Oil Price Instability And The 2019 Budget

In a recent chat with select media practitioners, Minister of Budget and National Planning, Senator Udo Udoma, said the Federal Government has retained the 2019 budget oil price benchmark at $60 per barrel because it believes oil price would rally to near $70 per barrel this year.

Udoma explained that the government had extensive consultations with local and international experts in arriving at the benchmark. True to the wisdom of the experts, shortly after the budget was transmitted to the National Assembly, the price began to rally and by the third week in January 2019 it had significantly gone above $60 with the year’s peak price projected at $62.8, giving great hope to the 2019 budget.

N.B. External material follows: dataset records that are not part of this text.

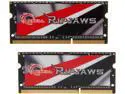 G.SKILL Ripjaws Series 16GB (2 x 8GB) 204-Pin DDR3 SO-DIMM DDR3L 2133 (PC3L 17000) Laptop Memory Model F3-2133C11D-16GRSL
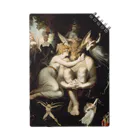 世界の絵画アートグッズのヨハン・ハインリヒ・フュースリー《ボトムとティターニアと妖精たち》 ノート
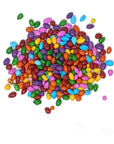 Chocolate Covered Sunflower Seeds  Multicolored Candy Coated Treats  Rainbow Sunny Seeds  Sweet and Crunchy Topping  1 LB Resealable Bag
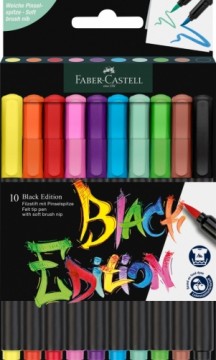 Flomāsteri Faber-Castell Black Edition 10krāsas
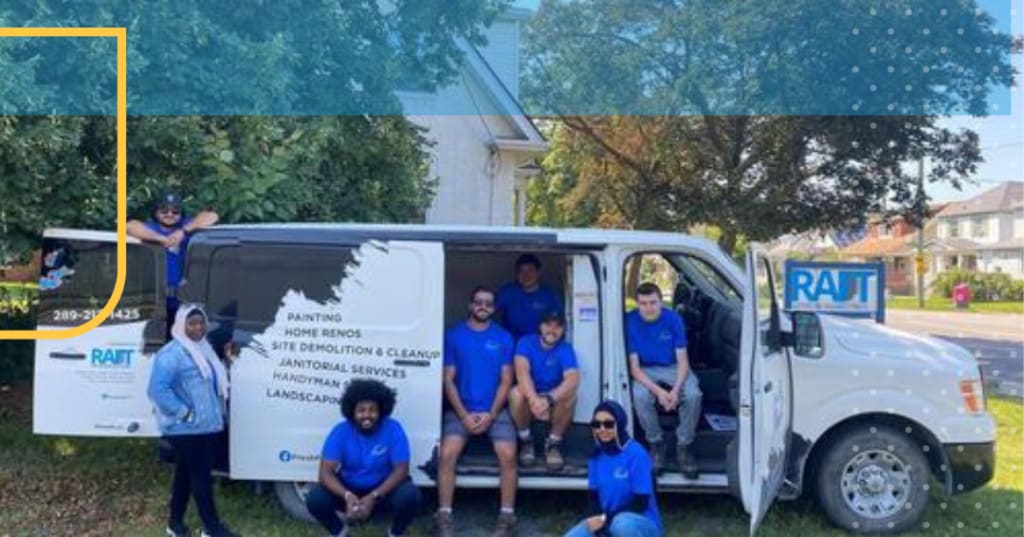 promotional photo for The RAFT (Resource Association for Teens), a non-profit organization in the Niagara Region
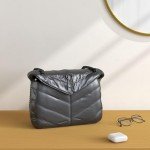 Steve Madden Britta Black Chevron Shoulder Bag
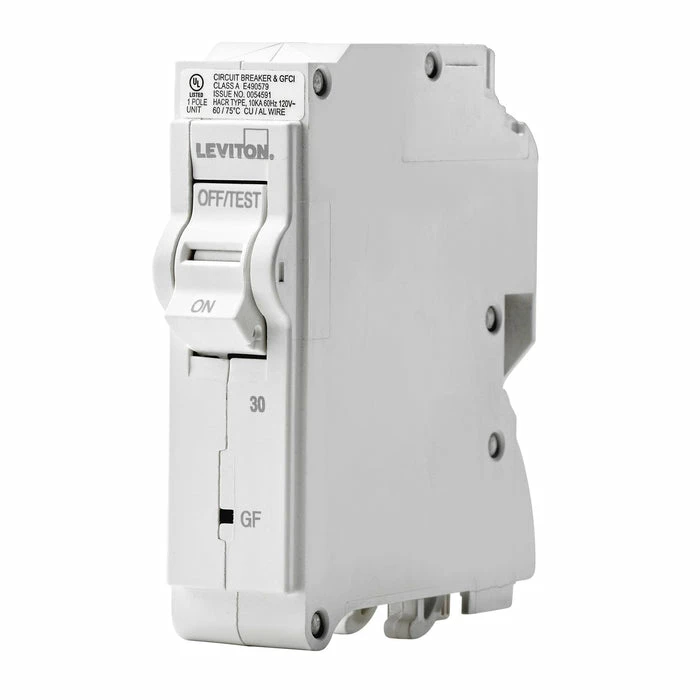 Leviton 1-Pole 30A 120V GFPE Plug-On Circuit Breaker, Model LB130-004* 2 Leviton 1-Pole 30A 120V GFPE Plug-On Circuit Breaker, Model LB130-004* - Image 2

Traditionally, the government sets the oil price benchmark at about 15 percent below the ruling market price at the point of budget preparation. It is also important to note that because of our oil-dependency, any significant shift in the oil price benchmark would mess up the budget.

Consequently, we are compelled to raise some concerns over recent developments in the international oil market that should be pointers to looming threats to the country’s fiscal plan 2019, even if all things go well on the political front. In the past few trading days, oil price has changed direction four times showing clear instability.

Secondly, the price remained subdued below $62 after the initial spike to $62.8 in the first week of the year. We believe these two scenarios raise a red flag against the 2019 budget benchmark. It would require special and fundamental developments in the international oil market architecture to have a price rally to $70, a comfortable range for the budget.

Uncertainty about the U.S.-China trade conflict, rising rig count and concerns about global economic growth are much bigger threats. Related to this is the Russian double-dealing. On the one hand, it supports OPEC’s output cut but on the other it is quickly replacing Venezuela in ramping up supplies to China, thereby making the Venezuela shortfall of no effect.

Moreover, feelers from the US Energy Information Administration, EIA, oil outlook for 2019, indicate the U.S. will turn from a net energy importer to exporter starting 2019. This has been the abiding strategy of President Donald Trump in keeping energy cost low for American industries amidst the surging natural gas and oil production in US.

China is also stepping up oil exploration efforts. It is based on these that we call for urgent withdrawal and downward review of the budgetary figures with a more realistic revenue projection. We must also have free, fair and acceptable elections to ensure smooth and peaceful governance. Anything to the contrary could be disastrous to the budget and the economy.